▸ What this task involves: Copy the entries word for word, from the line containing "Which thing among" through the end of the entries. Omit the pictures from your copy.

### Material for this task ###

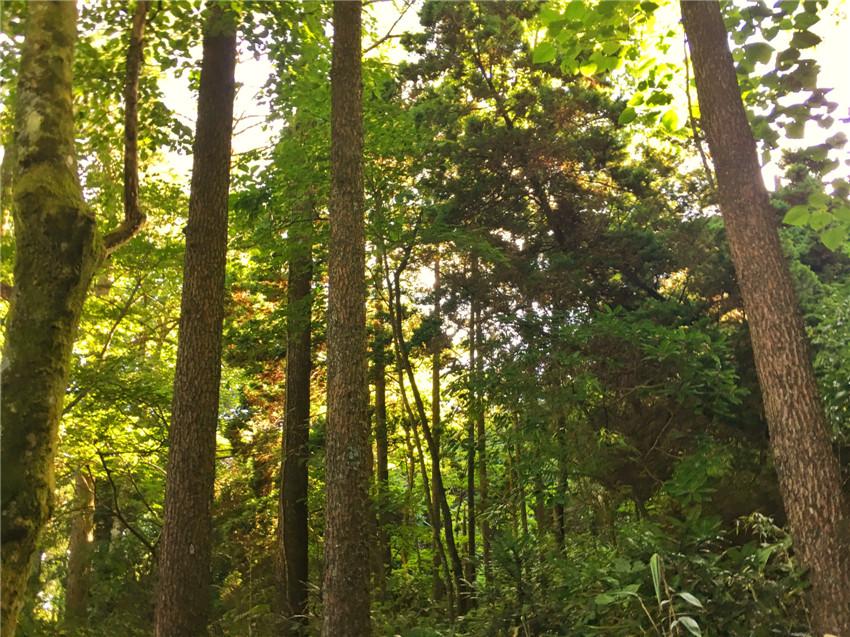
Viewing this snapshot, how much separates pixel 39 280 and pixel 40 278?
0.01m

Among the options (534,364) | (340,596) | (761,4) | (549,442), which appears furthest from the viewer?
(534,364)

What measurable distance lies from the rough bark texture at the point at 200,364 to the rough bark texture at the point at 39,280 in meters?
2.98

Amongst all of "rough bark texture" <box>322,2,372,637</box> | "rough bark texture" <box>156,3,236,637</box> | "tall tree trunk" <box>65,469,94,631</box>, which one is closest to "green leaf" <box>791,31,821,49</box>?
"rough bark texture" <box>322,2,372,637</box>

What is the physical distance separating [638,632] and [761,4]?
451cm

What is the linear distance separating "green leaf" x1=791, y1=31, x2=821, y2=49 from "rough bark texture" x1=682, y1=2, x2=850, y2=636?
1.82 ft

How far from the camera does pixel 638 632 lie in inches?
186

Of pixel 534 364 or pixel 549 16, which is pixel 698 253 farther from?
pixel 549 16

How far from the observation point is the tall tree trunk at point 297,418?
9734 millimetres

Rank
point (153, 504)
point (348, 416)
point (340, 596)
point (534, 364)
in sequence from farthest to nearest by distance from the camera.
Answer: point (153, 504) → point (534, 364) → point (348, 416) → point (340, 596)

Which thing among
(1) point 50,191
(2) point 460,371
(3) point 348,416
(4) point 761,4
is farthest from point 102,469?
(4) point 761,4

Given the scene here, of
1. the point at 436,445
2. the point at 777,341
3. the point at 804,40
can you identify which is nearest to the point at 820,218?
the point at 777,341

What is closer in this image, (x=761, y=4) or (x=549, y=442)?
(x=761, y=4)

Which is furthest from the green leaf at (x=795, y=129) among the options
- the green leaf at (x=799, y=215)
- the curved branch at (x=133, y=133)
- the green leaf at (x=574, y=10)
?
the curved branch at (x=133, y=133)

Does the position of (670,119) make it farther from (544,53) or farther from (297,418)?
(297,418)
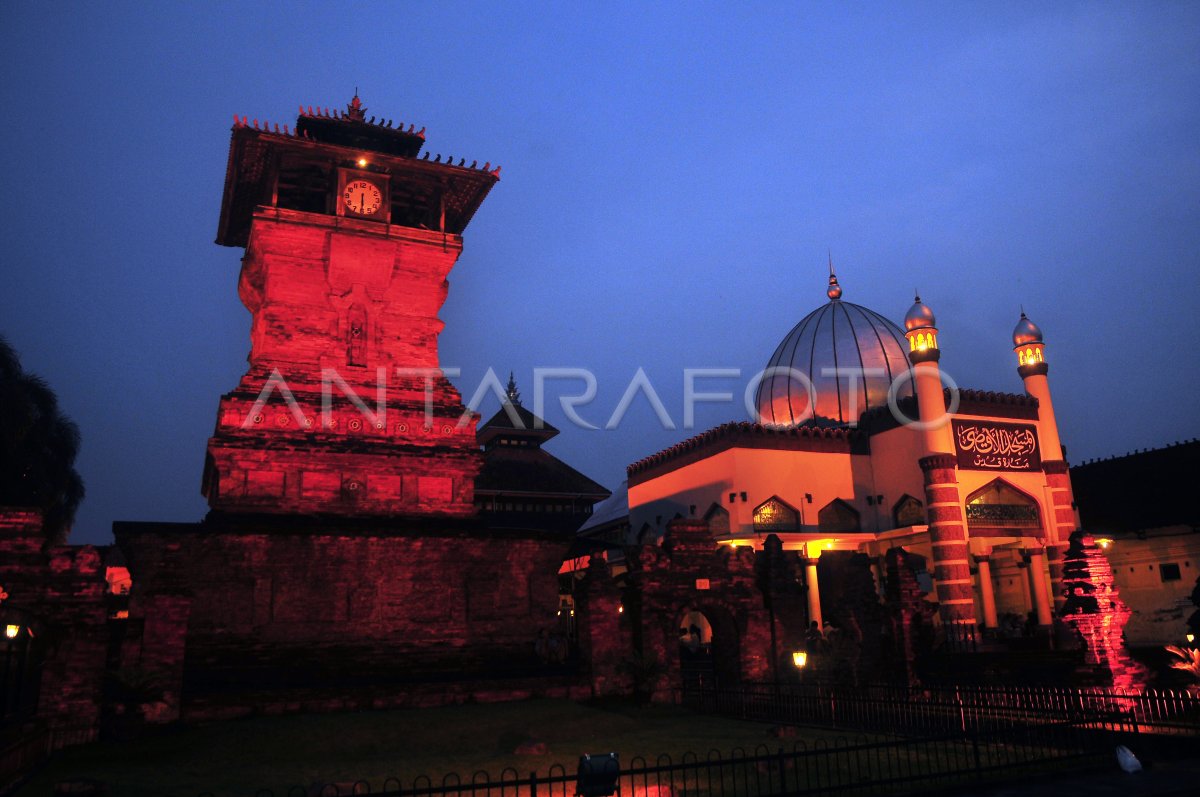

###

▸ The solution:
Which thing among
(1) point 50,191
(2) point 460,371
(3) point 348,416
(4) point 761,4
is farthest from point 102,469?
(4) point 761,4

Given the scene here, of
1. the point at 436,445
2. the point at 777,341
3. the point at 804,40
can you identify which is nearest to the point at 820,218?
the point at 777,341

What is closer in this image, (x=761, y=4) or (x=549, y=442)?
(x=761, y=4)

Which is furthest from the green leaf at (x=795, y=129) among the options
- the green leaf at (x=799, y=215)
- the curved branch at (x=133, y=133)
- the green leaf at (x=574, y=10)
?
the curved branch at (x=133, y=133)

Does the position of (670,119) make it farther from (544,53) or farther from (297,418)?
(297,418)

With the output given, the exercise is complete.